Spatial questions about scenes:

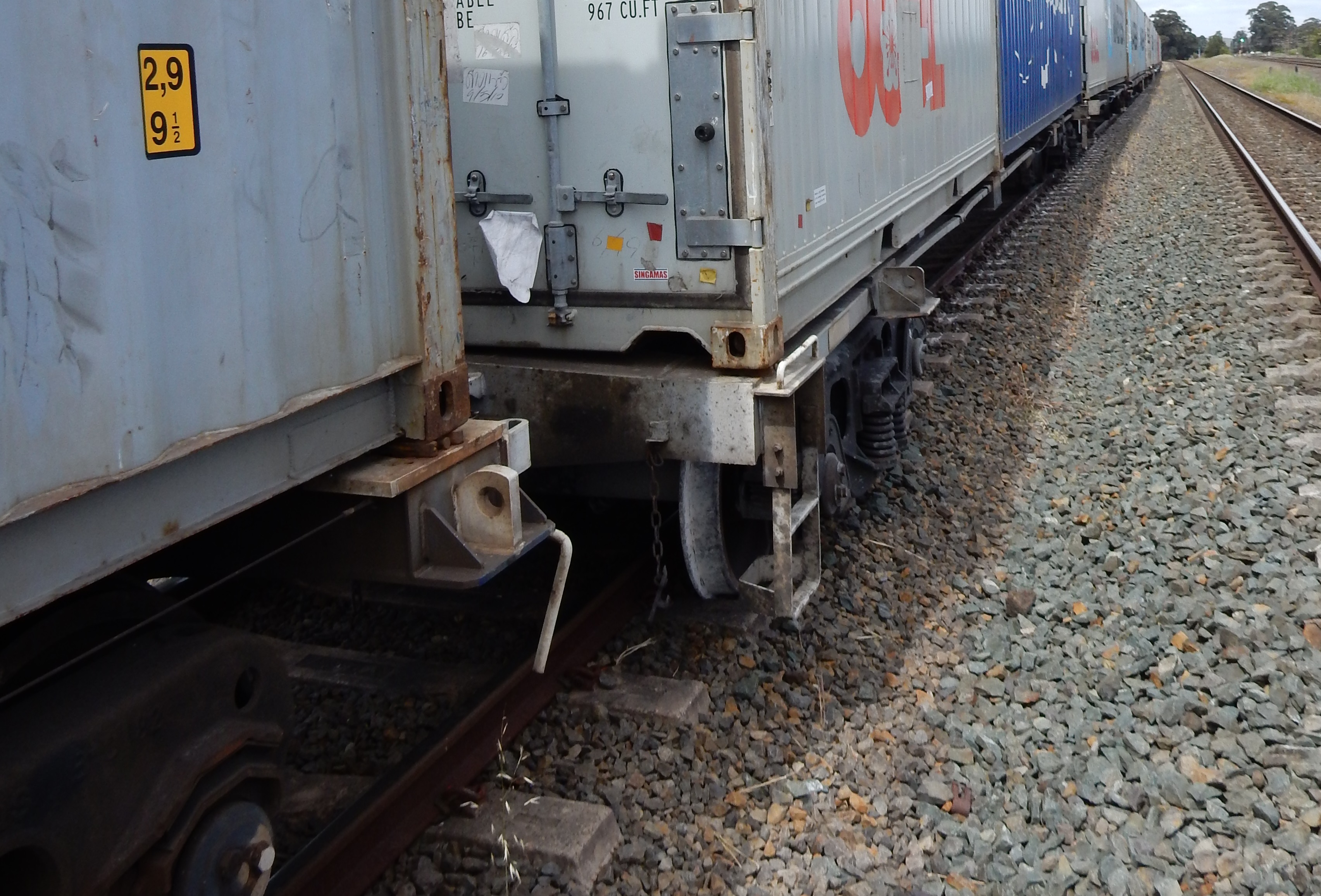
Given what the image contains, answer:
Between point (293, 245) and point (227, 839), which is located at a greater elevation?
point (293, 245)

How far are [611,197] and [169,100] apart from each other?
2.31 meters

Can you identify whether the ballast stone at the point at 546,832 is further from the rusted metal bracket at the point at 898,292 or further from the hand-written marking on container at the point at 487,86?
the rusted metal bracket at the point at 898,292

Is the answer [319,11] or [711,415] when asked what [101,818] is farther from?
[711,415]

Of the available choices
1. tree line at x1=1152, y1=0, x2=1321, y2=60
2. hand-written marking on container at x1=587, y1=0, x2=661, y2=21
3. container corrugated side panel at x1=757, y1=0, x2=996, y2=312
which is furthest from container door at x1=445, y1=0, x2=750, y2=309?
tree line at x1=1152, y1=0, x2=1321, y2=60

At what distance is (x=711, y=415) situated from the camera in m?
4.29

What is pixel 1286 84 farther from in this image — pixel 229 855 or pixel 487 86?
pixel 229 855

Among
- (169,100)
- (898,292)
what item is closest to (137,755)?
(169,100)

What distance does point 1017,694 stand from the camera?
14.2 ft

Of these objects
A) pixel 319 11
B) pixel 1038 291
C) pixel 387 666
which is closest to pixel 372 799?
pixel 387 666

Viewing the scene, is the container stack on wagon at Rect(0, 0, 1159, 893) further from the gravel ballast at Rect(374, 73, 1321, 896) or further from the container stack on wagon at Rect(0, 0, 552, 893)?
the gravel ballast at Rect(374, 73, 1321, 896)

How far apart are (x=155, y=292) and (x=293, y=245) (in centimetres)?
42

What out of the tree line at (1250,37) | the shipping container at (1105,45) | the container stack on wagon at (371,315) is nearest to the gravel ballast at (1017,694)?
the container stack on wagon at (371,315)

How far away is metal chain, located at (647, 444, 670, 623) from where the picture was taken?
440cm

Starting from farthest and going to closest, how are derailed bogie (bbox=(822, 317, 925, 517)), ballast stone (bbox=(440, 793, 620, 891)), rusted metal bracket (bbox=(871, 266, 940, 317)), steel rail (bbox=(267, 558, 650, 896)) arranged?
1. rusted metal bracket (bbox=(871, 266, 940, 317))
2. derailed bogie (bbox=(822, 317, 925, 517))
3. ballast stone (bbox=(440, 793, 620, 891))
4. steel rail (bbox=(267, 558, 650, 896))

**Instruction:** Arrange the lines as a Markdown table with columns "Row" and "Line", skipping blank ones. Begin at the line that has "How far away" and continue through the end of the records.

**Task result:**
| Row | Line |
|---|---|
| 1 | How far away is metal chain, located at (647, 444, 670, 623) from where the picture was taken? |
| 2 | 440cm |
| 3 | Starting from farthest and going to closest, how are derailed bogie (bbox=(822, 317, 925, 517)), ballast stone (bbox=(440, 793, 620, 891)), rusted metal bracket (bbox=(871, 266, 940, 317)), steel rail (bbox=(267, 558, 650, 896)) arranged? |
| 4 | 1. rusted metal bracket (bbox=(871, 266, 940, 317)) |
| 5 | 2. derailed bogie (bbox=(822, 317, 925, 517)) |
| 6 | 3. ballast stone (bbox=(440, 793, 620, 891)) |
| 7 | 4. steel rail (bbox=(267, 558, 650, 896)) |